# Start of EXTRACT TO READ

# Wa-handles from a scavenged branch



## Atso_J (May 4, 2022)

Ran across a good looking branch at a local playground and couldn't resist picking it up as it was just 100m from home  The diameter is just about perfect for wa-handles so I thought I'd give it a go as a learning project.

The branch as it was found and some brass tube for ferrules






Pieces winged to size





First one debarked and roughly shaped





It's not that long since I found the wood so it's not completely dry yet by any means. The wood feels surprisingly solid and not spongy or anything. I'll probably just do the debarking for the rest now and either leave in a warm dry place or bake them. Not really in a hurry since I don't have any suitable blades to put them on at the moment!


----------



## Homechef (May 4, 2022)

Cool idea! Watch for splitting/checking on the ends of your pieces. Water will evaporate faster there. If you let them dry naturally, a little paint on the ends that you could sand off later will help. Or you could cut the pieces longer than you need, planning to shorten them once dried.


----------



## Atso_J (May 4, 2022)

Homechef said:


> Cool idea! Watch for splitting/checking on the ends of your pieces. Water will evaporate faster there. If you let them dry naturally, a little paint on the ends that you could sand off later will help. Or you could cut the pieces longer than you need, planning to shorten them once dried.

# End of EXTRACT TO READ
# Start of DATA LINES

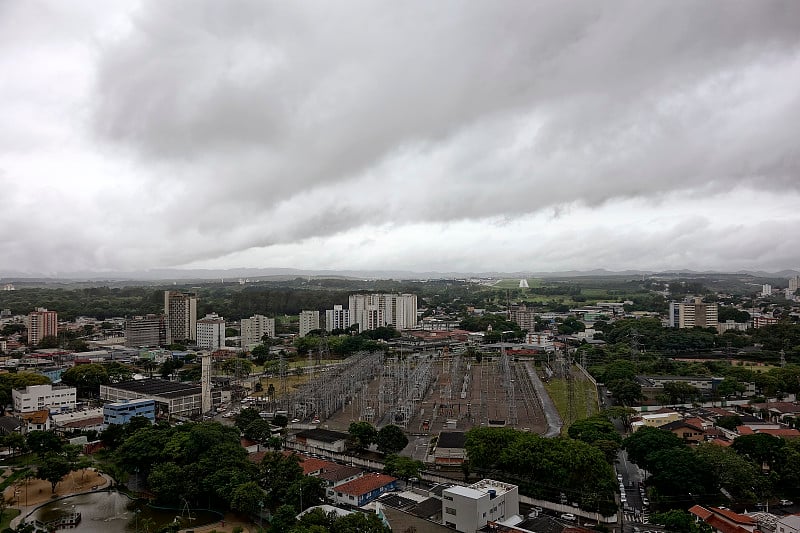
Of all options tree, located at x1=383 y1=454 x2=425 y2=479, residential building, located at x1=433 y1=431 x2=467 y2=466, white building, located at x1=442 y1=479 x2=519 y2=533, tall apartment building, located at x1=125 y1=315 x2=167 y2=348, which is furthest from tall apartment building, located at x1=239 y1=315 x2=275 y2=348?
white building, located at x1=442 y1=479 x2=519 y2=533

# End of DATA LINES

**WHAT YOU ARE ASKED TO DO**
Rewrite the wa-handle thread above from "First one debarked" to "at the moment!", putting "oven-dry" in place of "bake".

**TASK OUTPUT**
First one debarked and roughly shaped





It's not that long since I found the wood so it's not completely dry yet by any means. The wood feels surprisingly solid and not spongy or anything. I'll probably just do the debarking for the rest now and either leave in a warm dry place or oven-dry them. Not really in a hurry since I don't have any suitable blades to put them on at the moment!